Rivista "IBC" XII, 2004, 1
territorio e beni architettonici-ambientali / immagini, mostre e rassegne, pubblicazioni
Ezio Raimondi scrive a proposito di Dino Campana che "la solitudine dei poeti invita sempre, alla fine, alla solidarietà dei lettori". L'esperienza radicale e sofferta della poesia di Campana, ma è il caso di tutti i grandi poeti, si trasforma così nella possibilità di una rivelazione aperta e condivisa. Ma c'è di più: l'avventura esistenziale del poeta di Marradi, con le sue euforie e i suoi cupori, con la tragedia che la conclude, esercita un fascino potente, invita i lettori appassionati ad una sorta di immedesimazione. Nel numero 3/2003 di "IBC" abbiamo presentato un bel libro di Giovanni Cenacchi che proponeva una serie di itinerari nei luoghi campaniani per eccellenza, le valli e le coste dell'appennino tosco-romagnolo, un approccio alla poesia di Campana ritmato senza mediazioni sulla fisicità del camminare, dei passi e del respiro. A quel libro e a quel tipo particolare di esperienza si collega idealmente il libro fotografico di Giovanni Zaffagnini, catalogo della mostra che, nel maggio 2003, ha accompagnato le celebrazioni campaniane a Faenza e che è poi approdata a Fusignano, prima tappa di un percorso che speriamo lungo.
Anche Zaffagnini, fotografo da tempo dedito all'esplorazione del paesaggio ed esponente significativo di quella "scuola" italiana che ha tra i suoi padri fondatori Luigi Ghirri e Guido Guidi, intreccia il suo personale percorso visivo e mentale a quello di Dino Campana, ricostruendo, non semplicemente illustrando o descrivendo, i luoghi del poeta, quel paesaggio fisico e mentale che, in modo potente, è contesto e oggetto della poesia campaniana. Non a caso il titolo del libro è Io vidi e quell'io è in sostanza un io duplice, l'io dell'autore e l'io del lettore, percorsi paralleli di esperienza e di visione, uno sulle tracce dell'altro.

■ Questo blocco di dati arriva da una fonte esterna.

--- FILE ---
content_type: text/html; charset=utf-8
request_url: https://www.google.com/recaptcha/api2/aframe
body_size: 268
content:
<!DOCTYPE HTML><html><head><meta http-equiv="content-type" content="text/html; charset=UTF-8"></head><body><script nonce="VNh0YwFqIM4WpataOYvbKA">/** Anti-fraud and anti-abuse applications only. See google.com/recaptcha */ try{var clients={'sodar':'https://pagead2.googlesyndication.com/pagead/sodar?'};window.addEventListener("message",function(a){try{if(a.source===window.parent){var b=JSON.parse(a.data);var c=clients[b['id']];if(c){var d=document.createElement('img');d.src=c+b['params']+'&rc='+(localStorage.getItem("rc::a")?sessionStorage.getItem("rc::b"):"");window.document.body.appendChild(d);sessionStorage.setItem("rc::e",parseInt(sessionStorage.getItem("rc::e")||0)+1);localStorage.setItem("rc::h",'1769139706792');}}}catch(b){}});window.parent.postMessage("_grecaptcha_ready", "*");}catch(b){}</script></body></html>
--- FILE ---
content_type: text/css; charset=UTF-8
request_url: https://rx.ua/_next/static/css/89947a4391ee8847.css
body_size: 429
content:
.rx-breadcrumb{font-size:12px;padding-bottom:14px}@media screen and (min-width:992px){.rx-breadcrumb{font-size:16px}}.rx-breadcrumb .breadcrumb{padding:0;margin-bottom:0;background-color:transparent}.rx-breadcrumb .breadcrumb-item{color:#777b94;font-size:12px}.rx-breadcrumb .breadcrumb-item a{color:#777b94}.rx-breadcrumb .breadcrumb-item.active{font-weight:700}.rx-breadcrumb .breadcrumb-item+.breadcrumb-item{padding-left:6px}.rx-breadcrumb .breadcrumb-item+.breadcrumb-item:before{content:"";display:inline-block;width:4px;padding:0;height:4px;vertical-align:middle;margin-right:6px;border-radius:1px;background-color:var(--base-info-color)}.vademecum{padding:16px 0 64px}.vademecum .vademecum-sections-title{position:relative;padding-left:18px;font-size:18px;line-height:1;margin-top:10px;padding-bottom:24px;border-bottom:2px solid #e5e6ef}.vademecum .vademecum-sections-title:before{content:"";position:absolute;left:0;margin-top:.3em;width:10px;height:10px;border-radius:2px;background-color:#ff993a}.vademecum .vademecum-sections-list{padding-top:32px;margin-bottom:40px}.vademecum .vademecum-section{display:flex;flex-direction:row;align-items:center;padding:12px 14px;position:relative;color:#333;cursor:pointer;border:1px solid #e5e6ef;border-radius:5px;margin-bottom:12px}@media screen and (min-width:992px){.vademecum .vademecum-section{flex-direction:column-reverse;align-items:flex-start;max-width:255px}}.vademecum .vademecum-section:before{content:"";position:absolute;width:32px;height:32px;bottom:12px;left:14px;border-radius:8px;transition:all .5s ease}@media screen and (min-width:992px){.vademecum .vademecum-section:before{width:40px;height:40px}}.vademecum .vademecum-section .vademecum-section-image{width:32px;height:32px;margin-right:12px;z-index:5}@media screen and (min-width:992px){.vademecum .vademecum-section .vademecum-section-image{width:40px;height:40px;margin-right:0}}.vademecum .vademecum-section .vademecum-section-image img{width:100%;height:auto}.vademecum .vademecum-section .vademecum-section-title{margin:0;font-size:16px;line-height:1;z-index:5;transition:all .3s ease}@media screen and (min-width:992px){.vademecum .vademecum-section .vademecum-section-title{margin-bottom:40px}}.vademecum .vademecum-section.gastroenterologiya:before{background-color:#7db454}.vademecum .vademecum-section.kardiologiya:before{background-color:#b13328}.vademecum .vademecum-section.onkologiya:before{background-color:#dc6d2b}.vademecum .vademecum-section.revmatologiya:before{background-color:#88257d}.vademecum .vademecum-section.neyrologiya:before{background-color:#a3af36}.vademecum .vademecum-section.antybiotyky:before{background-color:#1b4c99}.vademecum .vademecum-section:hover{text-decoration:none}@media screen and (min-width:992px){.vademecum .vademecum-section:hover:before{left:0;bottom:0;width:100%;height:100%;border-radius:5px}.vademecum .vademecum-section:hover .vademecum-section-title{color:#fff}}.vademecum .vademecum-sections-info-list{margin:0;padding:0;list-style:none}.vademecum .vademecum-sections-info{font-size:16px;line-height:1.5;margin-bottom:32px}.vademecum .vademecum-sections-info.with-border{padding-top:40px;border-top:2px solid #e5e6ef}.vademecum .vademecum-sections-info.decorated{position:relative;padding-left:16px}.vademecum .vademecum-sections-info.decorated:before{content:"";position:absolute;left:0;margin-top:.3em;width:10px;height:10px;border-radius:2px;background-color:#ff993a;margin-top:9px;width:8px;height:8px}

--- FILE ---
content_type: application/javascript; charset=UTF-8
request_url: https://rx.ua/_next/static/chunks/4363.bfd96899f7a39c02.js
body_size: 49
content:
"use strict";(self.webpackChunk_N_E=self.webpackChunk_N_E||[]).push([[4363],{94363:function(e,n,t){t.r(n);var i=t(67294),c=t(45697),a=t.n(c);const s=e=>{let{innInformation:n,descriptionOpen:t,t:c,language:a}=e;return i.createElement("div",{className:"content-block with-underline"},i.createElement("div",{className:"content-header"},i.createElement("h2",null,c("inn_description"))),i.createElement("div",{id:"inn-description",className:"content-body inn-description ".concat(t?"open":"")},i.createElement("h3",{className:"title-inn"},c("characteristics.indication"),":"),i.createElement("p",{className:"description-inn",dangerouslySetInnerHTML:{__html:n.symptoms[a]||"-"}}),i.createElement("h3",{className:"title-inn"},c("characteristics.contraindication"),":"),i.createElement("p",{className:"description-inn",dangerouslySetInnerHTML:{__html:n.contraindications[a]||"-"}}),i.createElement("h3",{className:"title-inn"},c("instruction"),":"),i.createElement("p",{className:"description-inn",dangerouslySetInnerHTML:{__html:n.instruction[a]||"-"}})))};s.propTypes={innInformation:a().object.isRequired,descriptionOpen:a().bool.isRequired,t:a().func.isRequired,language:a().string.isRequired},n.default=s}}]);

Dice ancora Raimondi nella prefazione al volume: "In fondo quando un poeta passa attraverso i luoghi questi conservano per sempre la sua voce, la sua cadenza, il suo modo di sentire, di rendere esistenziale ciò che sembra pacifico e indifferente e che in parte è anche in noi, nella profondità del nostro essere". Con immagini semplici, severe, ma sottilmente misteriose, Zaffagnini propone il suo percorso sulle tracce del poeta viandante: Faenza, Marradi e l'Appennino. Le immagini della città e del paese d'origine sono riprese al crepuscolo, nel momento sospeso tra giorno e notte preferito da Campana, mentre l'Appennino (Monte Filetto, Campigno, Valdervè) si distende con i suoi orizzonti e la sua bellezza scabra in piena luce.
Le citazioni campaniane sono riportate in fondo al volume in modo da non sovrapporsi con troppa forza alla suggestione delle immagini. Il percorso visivo, ritmato su sequenze e ripetizioni che duplicano le modalità interne della poesia di Campana, si conclude con una sequenza emozionante introdotta da una citazione, "Mi ruppero talmente la testa che io perdei la vena poetica": sono quattro immagini di Campigno che a poco a poco scuriscono; l'ultima ormai buia e indecifrabile. La perdita della vena poetica è la perdita della possibilità di vedere in profondità.
G. Zaffagnini, Io vidi. Il paesaggio nella poesia di Dino Campana,
Ravenna, Longo Editore, 2003, 64 p., _ 20,00.